Wie solidarisch ist unsere Gesellschaft? Wie steht es um das Miteinander der Generationen?“, fragte Pastor Andreas Schmidt bei der Andacht zu Beginn der Maikundgebung auf dem Osteroder Martin-Luther-Platz. Nicht sonderlich gut, gab er schnell die Antwort, die Jungen würden oft gegen die Alten ausgespielt. Dabei brauchen wir definitiv beide, zu allen Zeiten und in allen Lebensbereichen.
So leisteten die Alten einen Großteil der ehrenamtlichen Arbeit, die bei uns immer wichtiger wird, noch dazu sei ihre Lebenserfahrung unverzichtbar. Auf der anderen Seite brauchen wir den Fortschritt und auch ein soziales Netz, was wiederum heißt, dass wir auf den Nachwuchs an Fachkräften angewiesen sind. Die kann es aber nur geben, wenn unsere Gesellschaft Perspektiven bietet. „Es muss Schluss damit sein, dass Kinder in Armut leben“, machte Pastor Schmidt deutlich.
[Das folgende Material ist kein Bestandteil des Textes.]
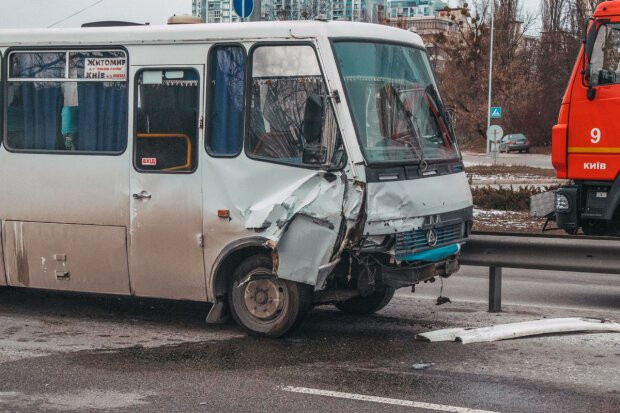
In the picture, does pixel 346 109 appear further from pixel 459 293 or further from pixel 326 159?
pixel 459 293

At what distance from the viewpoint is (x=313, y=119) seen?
804 cm

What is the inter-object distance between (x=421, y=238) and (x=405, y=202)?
1.24ft

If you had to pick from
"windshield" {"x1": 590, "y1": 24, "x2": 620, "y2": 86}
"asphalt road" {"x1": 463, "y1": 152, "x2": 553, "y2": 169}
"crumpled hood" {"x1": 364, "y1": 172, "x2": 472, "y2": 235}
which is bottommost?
"asphalt road" {"x1": 463, "y1": 152, "x2": 553, "y2": 169}

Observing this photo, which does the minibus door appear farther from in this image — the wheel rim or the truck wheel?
the truck wheel

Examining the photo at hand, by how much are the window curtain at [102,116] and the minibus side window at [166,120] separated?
0.57 feet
„Ungebrochen solidarisch“, lautete das Motto der diesjährigen Kundgebung, ein Motto, das auch in der Kirche gilt. Als Verdeutlichung, wie es gelebt werden kann, ließ er nun zum Vater unser und Segen die Jugend ran, genauer gesagt die Jugendkirche Paulus. Es geht eben auch generationenübergreifend.
Anschließend gab es dann speziell für Andreas Schmidt, den Stefan Kienzle als „Ausnahmeerscheinung“ mit für Kirche tollen kreativen Ideen lobte, von der Waiting Room Jazzband den Titel „Schmidtchen Schleicher“. Eine schöne Anerkennung, bevor es dann eindeutig politisch wurde. Sven Ludwig als DGB-Vorsitzender merkte an, dass sich derzeit viele Menschen aus der Demokratie zurückzögen, einige, die nicht mehr an Prozessen teilnehmen, andere sogar, um sie zu untergraben. Genau dagegen richte sich die Maikundgebung, die unser solidarisches System stärken will.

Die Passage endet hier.